- **Objective**
Render the portion of the entries that opens with their first line and closes with the line containing "<instances>", both ends included, as a JSON list of strings with one string per line and blank lines omitted. Leave the pictures out of the answer.

-- BEGIN Records to use --

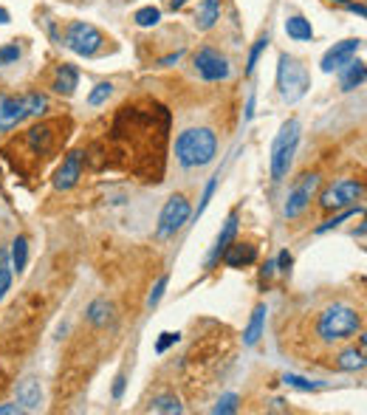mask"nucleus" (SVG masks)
I'll list each match as a JSON object with an SVG mask.
<instances>
[{"label":"nucleus","instance_id":"4468645a","mask_svg":"<svg viewBox=\"0 0 367 415\" xmlns=\"http://www.w3.org/2000/svg\"><path fill=\"white\" fill-rule=\"evenodd\" d=\"M17 404L23 412H37L42 407V390L37 378H23L17 384Z\"/></svg>","mask_w":367,"mask_h":415},{"label":"nucleus","instance_id":"cd10ccee","mask_svg":"<svg viewBox=\"0 0 367 415\" xmlns=\"http://www.w3.org/2000/svg\"><path fill=\"white\" fill-rule=\"evenodd\" d=\"M110 93H113V85H110V82H99V85L90 90L88 104H90V107H99L102 102H107V99H110Z\"/></svg>","mask_w":367,"mask_h":415},{"label":"nucleus","instance_id":"2eb2a0df","mask_svg":"<svg viewBox=\"0 0 367 415\" xmlns=\"http://www.w3.org/2000/svg\"><path fill=\"white\" fill-rule=\"evenodd\" d=\"M254 260H257V248L251 243H229L223 251V263L229 268H243V265H251Z\"/></svg>","mask_w":367,"mask_h":415},{"label":"nucleus","instance_id":"473e14b6","mask_svg":"<svg viewBox=\"0 0 367 415\" xmlns=\"http://www.w3.org/2000/svg\"><path fill=\"white\" fill-rule=\"evenodd\" d=\"M217 181H220V175L209 178V184H206V189H203V198H200V203H198V212H195V215H203V209L209 206V200H212V195H215V189H217Z\"/></svg>","mask_w":367,"mask_h":415},{"label":"nucleus","instance_id":"f3484780","mask_svg":"<svg viewBox=\"0 0 367 415\" xmlns=\"http://www.w3.org/2000/svg\"><path fill=\"white\" fill-rule=\"evenodd\" d=\"M217 20H220V0H200L198 11H195V28L209 31Z\"/></svg>","mask_w":367,"mask_h":415},{"label":"nucleus","instance_id":"dca6fc26","mask_svg":"<svg viewBox=\"0 0 367 415\" xmlns=\"http://www.w3.org/2000/svg\"><path fill=\"white\" fill-rule=\"evenodd\" d=\"M234 234H237V212H231L229 217H226V223H223V229H220V234H217V240H215V248H212V254H209V265H215L220 257H223V251H226V246L234 240Z\"/></svg>","mask_w":367,"mask_h":415},{"label":"nucleus","instance_id":"79ce46f5","mask_svg":"<svg viewBox=\"0 0 367 415\" xmlns=\"http://www.w3.org/2000/svg\"><path fill=\"white\" fill-rule=\"evenodd\" d=\"M0 23H8V11L6 8H0Z\"/></svg>","mask_w":367,"mask_h":415},{"label":"nucleus","instance_id":"9b49d317","mask_svg":"<svg viewBox=\"0 0 367 415\" xmlns=\"http://www.w3.org/2000/svg\"><path fill=\"white\" fill-rule=\"evenodd\" d=\"M82 161H85V155L79 152V150H73V152H68L65 155V161L59 164V169H56V175H54V186L56 189H71V186H76V181L82 178Z\"/></svg>","mask_w":367,"mask_h":415},{"label":"nucleus","instance_id":"9d476101","mask_svg":"<svg viewBox=\"0 0 367 415\" xmlns=\"http://www.w3.org/2000/svg\"><path fill=\"white\" fill-rule=\"evenodd\" d=\"M195 71H198L206 82H220V79L229 76L231 68H229V59H226L220 51L203 45V48H198V54H195Z\"/></svg>","mask_w":367,"mask_h":415},{"label":"nucleus","instance_id":"7ed1b4c3","mask_svg":"<svg viewBox=\"0 0 367 415\" xmlns=\"http://www.w3.org/2000/svg\"><path fill=\"white\" fill-rule=\"evenodd\" d=\"M48 110V99L42 93H23V96H3L0 93V133L14 130L28 116H42Z\"/></svg>","mask_w":367,"mask_h":415},{"label":"nucleus","instance_id":"c756f323","mask_svg":"<svg viewBox=\"0 0 367 415\" xmlns=\"http://www.w3.org/2000/svg\"><path fill=\"white\" fill-rule=\"evenodd\" d=\"M356 212H361V206H356V209H347V212H342V215H336V217L325 220L322 226H316V234H322V231H327V229H336L339 223H344V220H347V217H353Z\"/></svg>","mask_w":367,"mask_h":415},{"label":"nucleus","instance_id":"393cba45","mask_svg":"<svg viewBox=\"0 0 367 415\" xmlns=\"http://www.w3.org/2000/svg\"><path fill=\"white\" fill-rule=\"evenodd\" d=\"M184 407H181V401L175 398V395H158L152 404H150V412H181Z\"/></svg>","mask_w":367,"mask_h":415},{"label":"nucleus","instance_id":"f03ea898","mask_svg":"<svg viewBox=\"0 0 367 415\" xmlns=\"http://www.w3.org/2000/svg\"><path fill=\"white\" fill-rule=\"evenodd\" d=\"M361 330V316L350 305H330L322 311L316 322V333L322 342H342Z\"/></svg>","mask_w":367,"mask_h":415},{"label":"nucleus","instance_id":"4c0bfd02","mask_svg":"<svg viewBox=\"0 0 367 415\" xmlns=\"http://www.w3.org/2000/svg\"><path fill=\"white\" fill-rule=\"evenodd\" d=\"M17 412H23L20 404H0V415H17Z\"/></svg>","mask_w":367,"mask_h":415},{"label":"nucleus","instance_id":"0eeeda50","mask_svg":"<svg viewBox=\"0 0 367 415\" xmlns=\"http://www.w3.org/2000/svg\"><path fill=\"white\" fill-rule=\"evenodd\" d=\"M361 195H364V184L361 181H356V178H339V181H333L322 192L319 206L322 209H344V206L356 203Z\"/></svg>","mask_w":367,"mask_h":415},{"label":"nucleus","instance_id":"2f4dec72","mask_svg":"<svg viewBox=\"0 0 367 415\" xmlns=\"http://www.w3.org/2000/svg\"><path fill=\"white\" fill-rule=\"evenodd\" d=\"M167 282H169V277L164 274V277H158V282H155V288L150 291V296H147V305L150 308H155L158 302H161V296H164V291H167Z\"/></svg>","mask_w":367,"mask_h":415},{"label":"nucleus","instance_id":"f704fd0d","mask_svg":"<svg viewBox=\"0 0 367 415\" xmlns=\"http://www.w3.org/2000/svg\"><path fill=\"white\" fill-rule=\"evenodd\" d=\"M285 384H291V387H296V390H316L313 381H308V378H302V375H294V373L285 375Z\"/></svg>","mask_w":367,"mask_h":415},{"label":"nucleus","instance_id":"aec40b11","mask_svg":"<svg viewBox=\"0 0 367 415\" xmlns=\"http://www.w3.org/2000/svg\"><path fill=\"white\" fill-rule=\"evenodd\" d=\"M263 327H265V305H257L254 313H251V319H248V325H246V330H243V342L248 347L257 344L260 336H263Z\"/></svg>","mask_w":367,"mask_h":415},{"label":"nucleus","instance_id":"4be33fe9","mask_svg":"<svg viewBox=\"0 0 367 415\" xmlns=\"http://www.w3.org/2000/svg\"><path fill=\"white\" fill-rule=\"evenodd\" d=\"M88 319L96 325V327H104L110 319H113V305L107 299H93L90 308H88Z\"/></svg>","mask_w":367,"mask_h":415},{"label":"nucleus","instance_id":"72a5a7b5","mask_svg":"<svg viewBox=\"0 0 367 415\" xmlns=\"http://www.w3.org/2000/svg\"><path fill=\"white\" fill-rule=\"evenodd\" d=\"M17 56H20V48L14 42L0 48V65H11V62H17Z\"/></svg>","mask_w":367,"mask_h":415},{"label":"nucleus","instance_id":"ea45409f","mask_svg":"<svg viewBox=\"0 0 367 415\" xmlns=\"http://www.w3.org/2000/svg\"><path fill=\"white\" fill-rule=\"evenodd\" d=\"M124 381H127L124 375L116 378V384H113V398H121V392H124Z\"/></svg>","mask_w":367,"mask_h":415},{"label":"nucleus","instance_id":"6ab92c4d","mask_svg":"<svg viewBox=\"0 0 367 415\" xmlns=\"http://www.w3.org/2000/svg\"><path fill=\"white\" fill-rule=\"evenodd\" d=\"M364 76H367L364 62H361V59H347V62L342 65V90L359 88V85L364 82Z\"/></svg>","mask_w":367,"mask_h":415},{"label":"nucleus","instance_id":"ddd939ff","mask_svg":"<svg viewBox=\"0 0 367 415\" xmlns=\"http://www.w3.org/2000/svg\"><path fill=\"white\" fill-rule=\"evenodd\" d=\"M25 141H28V147H31L34 152H40V155H48V152L54 150V144H56V133H54V124L42 121V124L31 127V130L25 133Z\"/></svg>","mask_w":367,"mask_h":415},{"label":"nucleus","instance_id":"a878e982","mask_svg":"<svg viewBox=\"0 0 367 415\" xmlns=\"http://www.w3.org/2000/svg\"><path fill=\"white\" fill-rule=\"evenodd\" d=\"M8 288H11V260H8V251L0 248V299L6 296Z\"/></svg>","mask_w":367,"mask_h":415},{"label":"nucleus","instance_id":"bb28decb","mask_svg":"<svg viewBox=\"0 0 367 415\" xmlns=\"http://www.w3.org/2000/svg\"><path fill=\"white\" fill-rule=\"evenodd\" d=\"M136 25H141V28H150V25H155L158 20H161V11L155 8V6H144V8H138L136 11Z\"/></svg>","mask_w":367,"mask_h":415},{"label":"nucleus","instance_id":"58836bf2","mask_svg":"<svg viewBox=\"0 0 367 415\" xmlns=\"http://www.w3.org/2000/svg\"><path fill=\"white\" fill-rule=\"evenodd\" d=\"M274 271H277V263H274V260H271V263H265V265H263V268H260V277H263V279H268V277H271V274H274Z\"/></svg>","mask_w":367,"mask_h":415},{"label":"nucleus","instance_id":"b1692460","mask_svg":"<svg viewBox=\"0 0 367 415\" xmlns=\"http://www.w3.org/2000/svg\"><path fill=\"white\" fill-rule=\"evenodd\" d=\"M8 260H11V271H23L25 268V263H28V240L25 237H17L14 243H11V254H8Z\"/></svg>","mask_w":367,"mask_h":415},{"label":"nucleus","instance_id":"39448f33","mask_svg":"<svg viewBox=\"0 0 367 415\" xmlns=\"http://www.w3.org/2000/svg\"><path fill=\"white\" fill-rule=\"evenodd\" d=\"M296 144H299V121L296 119H288L274 144H271V178L274 181H282L291 169V161H294V152H296Z\"/></svg>","mask_w":367,"mask_h":415},{"label":"nucleus","instance_id":"20e7f679","mask_svg":"<svg viewBox=\"0 0 367 415\" xmlns=\"http://www.w3.org/2000/svg\"><path fill=\"white\" fill-rule=\"evenodd\" d=\"M277 88H279V96L285 102H299L311 88L308 68L296 56L279 54V59H277Z\"/></svg>","mask_w":367,"mask_h":415},{"label":"nucleus","instance_id":"412c9836","mask_svg":"<svg viewBox=\"0 0 367 415\" xmlns=\"http://www.w3.org/2000/svg\"><path fill=\"white\" fill-rule=\"evenodd\" d=\"M285 34H288L291 40H296V42H308V40H313L311 20H305V17H299V14L288 17V20H285Z\"/></svg>","mask_w":367,"mask_h":415},{"label":"nucleus","instance_id":"f257e3e1","mask_svg":"<svg viewBox=\"0 0 367 415\" xmlns=\"http://www.w3.org/2000/svg\"><path fill=\"white\" fill-rule=\"evenodd\" d=\"M217 152V136L209 127H189L175 138V158L181 167H206Z\"/></svg>","mask_w":367,"mask_h":415},{"label":"nucleus","instance_id":"f8f14e48","mask_svg":"<svg viewBox=\"0 0 367 415\" xmlns=\"http://www.w3.org/2000/svg\"><path fill=\"white\" fill-rule=\"evenodd\" d=\"M361 40H342V42H333V48L322 56V71L330 73V71H339L347 59H353V54L359 51Z\"/></svg>","mask_w":367,"mask_h":415},{"label":"nucleus","instance_id":"a19ab883","mask_svg":"<svg viewBox=\"0 0 367 415\" xmlns=\"http://www.w3.org/2000/svg\"><path fill=\"white\" fill-rule=\"evenodd\" d=\"M184 3H186V0H169V8L178 11V8H184Z\"/></svg>","mask_w":367,"mask_h":415},{"label":"nucleus","instance_id":"423d86ee","mask_svg":"<svg viewBox=\"0 0 367 415\" xmlns=\"http://www.w3.org/2000/svg\"><path fill=\"white\" fill-rule=\"evenodd\" d=\"M65 45L79 56H93L104 45V34L96 25H90L85 20H76V23H71L65 28Z\"/></svg>","mask_w":367,"mask_h":415},{"label":"nucleus","instance_id":"c9c22d12","mask_svg":"<svg viewBox=\"0 0 367 415\" xmlns=\"http://www.w3.org/2000/svg\"><path fill=\"white\" fill-rule=\"evenodd\" d=\"M175 342H178V333H169V330H167V333H161V339L155 342V350H158V353H164V350H167V347H172Z\"/></svg>","mask_w":367,"mask_h":415},{"label":"nucleus","instance_id":"1a4fd4ad","mask_svg":"<svg viewBox=\"0 0 367 415\" xmlns=\"http://www.w3.org/2000/svg\"><path fill=\"white\" fill-rule=\"evenodd\" d=\"M316 186H319V175H316V172H305V175H299L296 184H294L291 192H288V200H285V209H282L285 217H299V215L308 209V203H311Z\"/></svg>","mask_w":367,"mask_h":415},{"label":"nucleus","instance_id":"7c9ffc66","mask_svg":"<svg viewBox=\"0 0 367 415\" xmlns=\"http://www.w3.org/2000/svg\"><path fill=\"white\" fill-rule=\"evenodd\" d=\"M265 45H268V37H260V40L254 42V48L248 51V65H246V73H251V71H254V65H257V59H260V54L265 51Z\"/></svg>","mask_w":367,"mask_h":415},{"label":"nucleus","instance_id":"5701e85b","mask_svg":"<svg viewBox=\"0 0 367 415\" xmlns=\"http://www.w3.org/2000/svg\"><path fill=\"white\" fill-rule=\"evenodd\" d=\"M336 367L339 370H347V373H356V370H364V350L359 347H350V350H344V353H339V359H336Z\"/></svg>","mask_w":367,"mask_h":415},{"label":"nucleus","instance_id":"a211bd4d","mask_svg":"<svg viewBox=\"0 0 367 415\" xmlns=\"http://www.w3.org/2000/svg\"><path fill=\"white\" fill-rule=\"evenodd\" d=\"M76 85H79V71H76L73 65H59V68H56V76H54V82H51V88H54L56 93H62V96H71V93L76 90Z\"/></svg>","mask_w":367,"mask_h":415},{"label":"nucleus","instance_id":"e433bc0d","mask_svg":"<svg viewBox=\"0 0 367 415\" xmlns=\"http://www.w3.org/2000/svg\"><path fill=\"white\" fill-rule=\"evenodd\" d=\"M291 263H294L291 251H279V257H277V271H288V268H291Z\"/></svg>","mask_w":367,"mask_h":415},{"label":"nucleus","instance_id":"6e6552de","mask_svg":"<svg viewBox=\"0 0 367 415\" xmlns=\"http://www.w3.org/2000/svg\"><path fill=\"white\" fill-rule=\"evenodd\" d=\"M189 217H192L189 200H186L184 195H172V198L164 203L161 215H158V229H155V234H158V237H172Z\"/></svg>","mask_w":367,"mask_h":415},{"label":"nucleus","instance_id":"c85d7f7f","mask_svg":"<svg viewBox=\"0 0 367 415\" xmlns=\"http://www.w3.org/2000/svg\"><path fill=\"white\" fill-rule=\"evenodd\" d=\"M237 395L234 392H226V395H220V401L212 407V412L215 415H231V412H237Z\"/></svg>","mask_w":367,"mask_h":415}]
</instances>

-- END Records to use --

- **Result of this exercise**
[
  "mask\"nucleus\" (SVG masks)",
  "I'll list each match as a JSON object with an SVG mask.",
  "<instances>"
]